Racism in our society creates differences in how white people and people of color are treated when they use drugs. White people are more likely to be seen as people experiencing a medical condition. Therefore, they need drug treatment to recover. Black, Brown, and Indigenous people are more likely to be seen as criminals. They are more likely to be arrested and put in jail than receive treatment. This chapter will discuss how racist social structures shape the experiences of problematic drug use.
In this chapter, we will also see social construction at work. You may notice that we use the word cannabis to describe the drug that is commonly known as marijuana or weed. The common word marijuana reflects a racist past. As mentioned above, the US experienced an increase in Mexican immigration after the 1910 Mexican War of Independence. Some immigrants used the herb mariguano for casual smoking. Although the immigrants were important in providing needed agricultural labor, the increase in immigration raised xenophobic fears.
Mexican immigrants were often blamed for property crimes and sexual misconduct. White people in power conveniently blamed the use of 'marijuana' for this. For instance, "One Texas state legislator proclaimed on the senate floor: 'All Mexicans are crazy and this stuff [cannabis] is what makes them crazy.'" In 1937, Harry Ainsliger, head of the Federal Bureau of Narcotics testified before Congress saying, "marihuana is an addictive drug which produces insanity, criminality, and death" (Ghelani 2020: 7-8). Associating the use of cannabis with Mexican immigrants by naming it 'marijuana' was a way to assert power and control over a particular ethnic group. This is using language as a social construction. To resist this oppression, we will use the word cannabis instead of the word marijuana in this chapter, except when we are quoting from other people.

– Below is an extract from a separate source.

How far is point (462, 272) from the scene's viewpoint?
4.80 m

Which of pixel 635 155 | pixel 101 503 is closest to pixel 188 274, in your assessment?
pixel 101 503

In addition, we remember that a social problem arises when groups of people experience inequality. This point is particularly important when we discuss drug use and harmful drug use. Generally, people of all races use drugs at similar rates. However, people of color are likely to be arrested and jailed for drug offenses. White people are more likely to be seen as needing medical intervention, and therefore they are more likely to receive treatment. More specifically, "Although Black Americans are no more likely than Whites to use illicit drugs, they are 6-10 times more likely to be incarcerated for drug offenses" (Netherland and Hansen 2017). This racialized response to harmful drug use is a deep source of inequality, a key component of a social problem.